__TEXT SECTION__
Proof by Contradiction: Showing a ≤ b when a ≤ b1 for every b1 > b

[Mr Davis 97]

Homework Statement

Let $a,b \in \mathbb{R}$. Show if $a \le b_1$ for every $b_1 > b$, then $a \le b$.

Homework Equations

The Attempt at a Solution

We will proceed by contradiction. Suppose that $a \le b_1$ for every $b_1 > b$, and $a > b$. Let $b_1 = \frac{a+b}{2}$. We see that $b_1>b$: $a>b \implies \frac{a+b}{2}> b \implies b_1 >b$. Hence, by the hypothesis, it must be true that $a \le b_1$. But since $a \le b_1 \implies a \le \frac{a+b}{2} \implies a \le b$, we have reached a contradiction. We simultaneously have that $a \le b$ and $a >b$. Hence, it must be the case that the original statement is true, and we are done.

__EXERCISE TASK A__
Render every line of the microscopy dataset records as a numbered list, skipping blank lines. Leave the pictures out of your answer.
These records bear no relation to the homework post.

__Data excerpts__
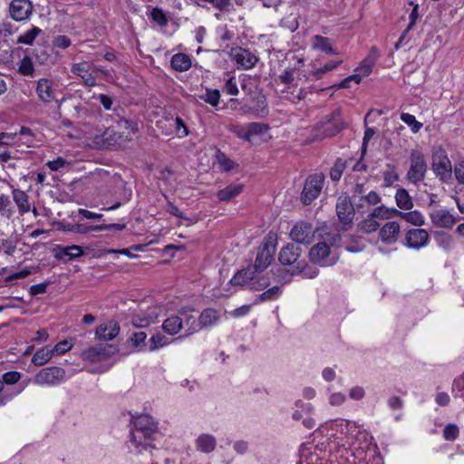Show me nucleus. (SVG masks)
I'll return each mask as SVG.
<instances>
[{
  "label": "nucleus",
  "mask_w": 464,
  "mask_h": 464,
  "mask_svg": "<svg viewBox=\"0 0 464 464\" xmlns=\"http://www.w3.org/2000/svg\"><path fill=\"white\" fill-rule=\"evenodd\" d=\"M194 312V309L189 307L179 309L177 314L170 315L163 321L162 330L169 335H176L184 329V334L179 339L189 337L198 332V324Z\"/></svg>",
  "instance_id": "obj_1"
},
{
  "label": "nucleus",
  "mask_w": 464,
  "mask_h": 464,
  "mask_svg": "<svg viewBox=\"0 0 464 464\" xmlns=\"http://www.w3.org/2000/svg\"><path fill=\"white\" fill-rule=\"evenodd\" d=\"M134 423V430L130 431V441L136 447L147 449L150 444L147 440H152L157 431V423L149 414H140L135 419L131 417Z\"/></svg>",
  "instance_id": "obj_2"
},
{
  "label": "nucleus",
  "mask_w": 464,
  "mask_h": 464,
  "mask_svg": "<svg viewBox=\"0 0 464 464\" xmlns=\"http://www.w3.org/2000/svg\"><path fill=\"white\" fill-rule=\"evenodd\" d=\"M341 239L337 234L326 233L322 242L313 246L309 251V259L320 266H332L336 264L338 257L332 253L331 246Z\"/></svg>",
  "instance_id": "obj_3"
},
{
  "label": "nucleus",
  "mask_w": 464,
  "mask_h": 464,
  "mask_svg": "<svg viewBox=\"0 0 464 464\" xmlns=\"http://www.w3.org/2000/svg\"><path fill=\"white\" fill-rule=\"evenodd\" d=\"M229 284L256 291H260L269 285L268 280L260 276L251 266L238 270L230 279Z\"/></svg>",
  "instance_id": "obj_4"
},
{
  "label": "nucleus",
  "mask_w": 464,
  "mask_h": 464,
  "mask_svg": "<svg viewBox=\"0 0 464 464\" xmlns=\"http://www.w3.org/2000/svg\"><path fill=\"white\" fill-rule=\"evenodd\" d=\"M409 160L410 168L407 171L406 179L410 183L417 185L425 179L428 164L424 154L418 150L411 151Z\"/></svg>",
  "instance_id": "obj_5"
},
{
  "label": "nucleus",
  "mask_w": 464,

__EXERCISE TASK B__
Decide whether each statement agrees with the homework post, answering yes or no and quoting the words from the post that decide it: (i) The problem takes a and b to be real numbers. (ii) The attempt proves the claim directly rather than by contradiction. (iii) The attempt chooses b_1 to be the average of a and b.

__FINAL ANSWER A__
1. Show me nucleus. (SVG masks)
2. I'll return each mask as SVG.
3. <instances>
4. [{
5.   "label": "nucleus",
6.   "mask_w": 464,
7.   "mask_h": 464,
8.   "mask_svg": "<svg viewBox=\"0 0 464 464\" xmlns=\"http://www.w3.org/2000/svg\"><path fill=\"white\" fill-rule=\"evenodd\" d=\"M194 312V309L189 307L179 309L177 314L170 315L163 321L162 330L169 335H176L184 329V334L179 339L189 337L198 332V324Z\"/></svg>",
9.   "instance_id": "obj_1"
10. },
11. {
12.   "label": "nucleus",
13.   "mask_w": 464,
14.   "mask_h": 464,
15.   "mask_svg": "<svg viewBox=\"0 0 464 464\" xmlns=\"http://www.w3.org/2000/svg\"><path fill=\"white\" fill-rule=\"evenodd\" d=\"M134 423V430L130 431V441L136 447L147 449L150 444L147 440H152L157 431V423L149 414H140L135 419L131 417Z\"/></svg>",
16.   "instance_id": "obj_2"
17. },
18. {
19.   "label": "nucleus",
20.   "mask_w": 464,
21.   "mask_h": 464,
22.   "mask_svg": "<svg viewBox=\"0 0 464 464\" xmlns=\"http://www.w3.org/2000/svg\"><path fill=\"white\" fill-rule=\"evenodd\" d=\"M341 239L337 234L326 233L322 242L313 246L309 251V259L320 266H332L336 264L338 257L332 253L331 246Z\"/></svg>",
23.   "instance_id": "obj_3"
24. },
25. {
26.   "label": "nucleus",
27.   "mask_w": 464,
28.   "mask_h": 464,
29.   "mask_svg": "<svg viewBox=\"0 0 464 464\" xmlns=\"http://www.w3.org/2000/svg\"><path fill=\"white\" fill-rule=\"evenodd\" d=\"M229 284L256 291H260L269 285L268 280L260 276L251 266L238 270L230 279Z\"/></svg>",
30.   "instance_id": "obj_4"
31. },
32. {
33.   "label": "nucleus",
34.   "mask_w": 464,
35.   "mask_h": 464,
36.   "mask_svg": "<svg viewBox=\"0 0 464 464\" xmlns=\"http://www.w3.org/2000/svg\"><path fill=\"white\" fill-rule=\"evenodd\" d=\"M409 160L410 168L407 171L406 179L410 183L417 185L425 179L428 164L424 154L418 150L411 151Z\"/></svg>",
37.   "instance_id": "obj_5"
38. },
39. {
40.   "label": "nucleus",
41.   "mask_w": 464,

__FINAL ANSWER B__
(i) Yes: "Let $a,b \in \mathbb{R}$."
(ii) No: "We will proceed by contradiction."
(iii) Yes: "Let $b_1 = \frac{a+b}{2}$."